Every DataNode on which the blocks were stored might be down (or not connected to the NameNode; it is impossible to distinguish the two).

 

Looks like HDFS issues, can you post from Hue or HDFS command line

 

https://cwiki.apache.org/confluence/display/HADOOP2/TroubleShooting

 

avatar
Explorer

Hi Timothy,

The NameNode may be overloaded. Check the logs for messages that say "discarding calls..."

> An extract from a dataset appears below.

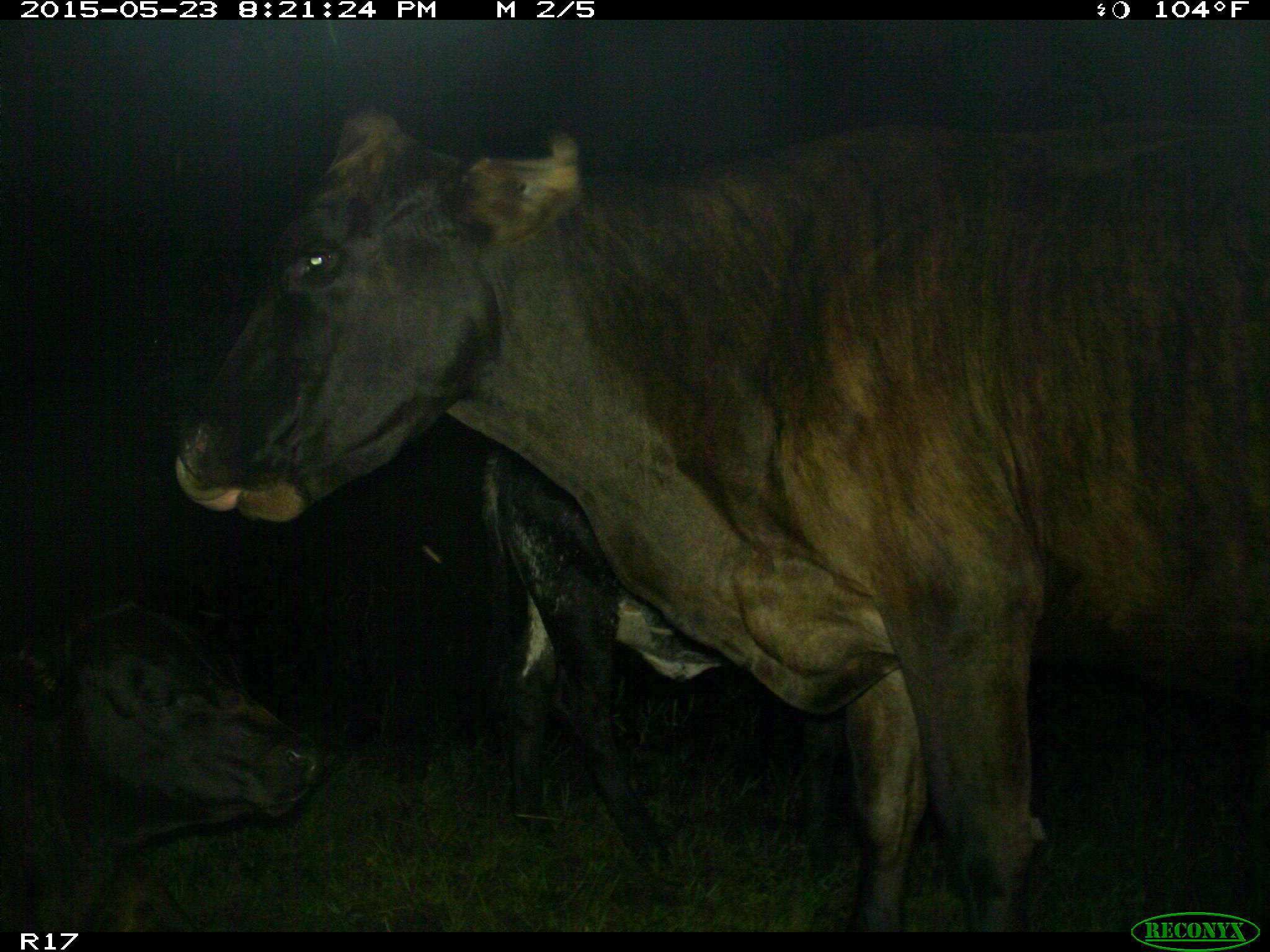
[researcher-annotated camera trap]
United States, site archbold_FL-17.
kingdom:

    - Name node is fine and works fine when I actually have a nifi instance running in my laptop and use the same work flow with same configurations am able to write the file successfully to the same cluster
There may not be enough (any) DataNode nodes running for the data to be written. Again, check the logs. - All datanodes are up and running, Will check the logs and get back to you
Every DataNode on which the blocks were stored might be down (or not connected to the NameNode; it is impossible to distinguish the two). - Am able to put file from command line.

 

avatar
Explorer

Hi Timothy,

 

Here is the dfs admin report

 

[hdfssuperuser@abc ~]$ hadoop dfsadmin -report

 

Configured Capacity: 8748844187648 (7.96 TB) Present Capacity: 8649609633023 (7.87 TB) DFS Remaining: 6585870316863 (5.99 TB) DFS Used: 2063739316160 (1.88 TB) DFS Used%: 23.86% Live datanodes (4): Name: 0.1.0.1:50010 Hostname: abc Rack: /default Decommission Status : Normal Configured Capacity: 2187211046912 (1.99 TB) DFS Used: 673284505773 (627.05 GB) Non DFS Used: 24917778259 (23.21 GB) DFS Remaining: 1488606111329 (1.35 TB) DFS Used%: 30.78% DFS Remaining%: 68.06% 

avatar
Master Guru

What kerberos ID are you logged into on your PC vs in the NiFi cluster.

 

Perhaps the NiFi kerberos ID does not have WRITE permissions to that directory or you are not logged into Kerberos on NiFi cluster.

 

People usually don't have the same kerberos credentials on their PC as on their cluster.    Should be a service user not a personal user.

avatar
Master Guru

Could be local security or file permissions or IPtables / Firewall between NiFi cluster and HDFS.

 

https://www.edureka.co/community/30977/hadoop-hdfs-exception-in-createblockoutputstream

 

Could be crypto libraries installed?

 

https://community.cloudera.com/t5/Support-Questions/NiFi-PutHDFS-Writing-Zero-Bytes-appears-to-be-cr...

 

If this NiFi installed via CDF/CFM Cloudera Manager?   If so, please open a support ticket.

avatar
Explorer

It's actually the same, however the NiFi service is being run by root and I use a service account principal and it's keytab in the PutHDFS processor, So do you say that "root" is not having sufficient privileges to write the file into HDFS?

avatar
Master Guru

Most people doing give root accounts HDFS accounts or kerberos accounts.   Depends on the environment.

 

Just trying to see what is different between environments.

 

If it's not user, permissions, firewall, version of NiFi, that's weird.

 

I have seen some odd setups of Linux where security intercepts somethings or prevents root users from doing certain things.   i have seen devops tools change permissions automatically in the background.

 

You can change PutHDFS to Primary node to have just one write to it to narrow down which machine in the cluster may have an issue.